P4L154 - "Although direct evidence is lacking, some poison frogs may biotransform alkaloids into less toxic forms until they can be eliminated from the body, e.g., using cytochrome p450s". This would seem to contradict the argument of this process being a precursor to accumulating effective toxins.
We agree that these processes seem contradictory. However, a few papers are starting to suggest that metabolic detoxification may be initially useful for lineages that eventually evolve toxin sequestration. This is because detoxification or elimination (clearance) of toxins allows increased intake of toxins. Because there is some delay in the removal of toxins from an animal’s body, increased consumption ultimately leads to higher toxin exposure and possible toxin diffusion into various body cavities, which can increase selective pressure to evolve other kinds of resistance mechanisms. This pattern was shown in an experiment with toxin-resistant fruit flies (Douglas et al., 2022). Many toxin-sequestering species still metabolize some toxins even if they sequester the majority – as we argue, the defense phenotype is the result of a balance among intake, elimination, and accumulation, all of which can interact simultaneously. In poison frogs specifically there is some evidence that p450s are upregulated after toxin consumption (Caty et al. 2019). One possible prediction is that the type of resistance that an animal has changes as toxin sequestration evolves. We talk a bit more about these patterns in section 2e.
P5L186 - Table 1 legend - change "defe" to "defended"
Corrected.
P12L414 - "do not appear to suffer substantially from doing so as it is part of their regular diet". I don't think this claim has been properly tested, as of yet. It would require looking at the effects of a diet with and without toxins over the lifespan of the frogs, and the impact of that difference on both survival and fertility.
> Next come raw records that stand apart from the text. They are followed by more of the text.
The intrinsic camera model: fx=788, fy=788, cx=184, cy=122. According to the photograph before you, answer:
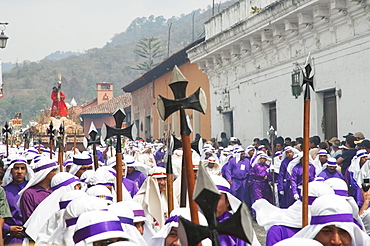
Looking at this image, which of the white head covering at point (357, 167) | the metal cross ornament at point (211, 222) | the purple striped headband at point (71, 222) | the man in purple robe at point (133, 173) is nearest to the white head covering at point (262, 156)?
the white head covering at point (357, 167)

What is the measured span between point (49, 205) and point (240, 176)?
10.3 meters

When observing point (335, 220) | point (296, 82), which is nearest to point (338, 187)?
point (335, 220)

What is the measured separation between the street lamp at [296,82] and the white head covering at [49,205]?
1269 centimetres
Reviewer 1 also made this important observation, which we address above.
P12L432 - "for toxin-resistant organisms, there is little cost to accumulating a toxin, yet there may be benefits in doing so." Yet toxin resistance may itself be a continuous trait, so there may be a cost that depends on the degree of toxin resistance. I don't see why the authors are proposing toxin resistance as a discrete trait when their main point is that toxin accumulation is not.
We agree and removed this statement.